Collected data

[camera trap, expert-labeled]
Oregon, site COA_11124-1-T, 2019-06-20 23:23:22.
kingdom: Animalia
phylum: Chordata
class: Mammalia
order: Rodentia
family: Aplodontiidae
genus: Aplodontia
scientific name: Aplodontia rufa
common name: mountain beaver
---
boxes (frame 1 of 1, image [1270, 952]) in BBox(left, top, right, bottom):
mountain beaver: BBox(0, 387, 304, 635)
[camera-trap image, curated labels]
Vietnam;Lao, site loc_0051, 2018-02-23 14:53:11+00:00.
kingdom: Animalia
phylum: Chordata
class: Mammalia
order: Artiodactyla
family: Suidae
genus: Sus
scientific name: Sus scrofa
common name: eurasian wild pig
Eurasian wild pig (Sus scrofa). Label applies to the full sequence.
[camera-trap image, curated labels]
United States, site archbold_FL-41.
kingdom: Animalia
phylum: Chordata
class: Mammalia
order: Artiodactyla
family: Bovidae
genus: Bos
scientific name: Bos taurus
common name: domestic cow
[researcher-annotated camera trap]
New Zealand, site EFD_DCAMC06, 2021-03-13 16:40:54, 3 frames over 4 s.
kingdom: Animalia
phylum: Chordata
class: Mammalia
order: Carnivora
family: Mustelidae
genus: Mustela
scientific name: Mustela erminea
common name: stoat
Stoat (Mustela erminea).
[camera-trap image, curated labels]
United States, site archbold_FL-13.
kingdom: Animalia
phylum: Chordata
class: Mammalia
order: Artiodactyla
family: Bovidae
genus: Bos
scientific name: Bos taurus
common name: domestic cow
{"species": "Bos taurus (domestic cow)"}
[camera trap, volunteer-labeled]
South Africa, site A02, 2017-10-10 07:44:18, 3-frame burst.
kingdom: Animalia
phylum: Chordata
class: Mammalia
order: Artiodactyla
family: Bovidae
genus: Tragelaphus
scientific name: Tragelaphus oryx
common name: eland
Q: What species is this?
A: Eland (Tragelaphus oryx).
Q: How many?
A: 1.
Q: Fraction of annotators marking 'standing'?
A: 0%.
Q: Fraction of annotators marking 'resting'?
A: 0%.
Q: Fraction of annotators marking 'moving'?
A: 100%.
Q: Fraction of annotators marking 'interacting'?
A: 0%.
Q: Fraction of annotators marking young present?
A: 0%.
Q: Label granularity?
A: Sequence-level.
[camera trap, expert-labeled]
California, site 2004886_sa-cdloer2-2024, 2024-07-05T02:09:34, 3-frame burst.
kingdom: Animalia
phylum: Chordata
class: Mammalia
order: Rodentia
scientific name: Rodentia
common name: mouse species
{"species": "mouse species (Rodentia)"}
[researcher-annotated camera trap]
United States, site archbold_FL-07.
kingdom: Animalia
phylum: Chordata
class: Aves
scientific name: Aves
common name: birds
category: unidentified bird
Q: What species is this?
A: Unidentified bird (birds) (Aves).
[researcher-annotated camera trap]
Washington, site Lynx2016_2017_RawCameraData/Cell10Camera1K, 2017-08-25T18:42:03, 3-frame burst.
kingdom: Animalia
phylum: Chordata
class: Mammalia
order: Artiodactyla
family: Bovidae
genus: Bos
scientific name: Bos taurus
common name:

• **EXERCISE GOAL**:
Return the lines above, from the one containing "A: Unidentified bird (birds) (Aves)." to the end, exactly as they stand.

• **ANSWER**:
A: Unidentified bird (birds) (Aves).
[researcher-annotated camera trap]
Washington, site Lynx2016_2017_RawCameraData/Cell10Camera1K, 2017-08-25T18:42:03, 3-frame burst.
kingdom: Animalia
phylum: Chordata
class: Mammalia
order: Artiodactyla
family: Bovidae
genus: Bos
scientific name: Bos taurus
common name:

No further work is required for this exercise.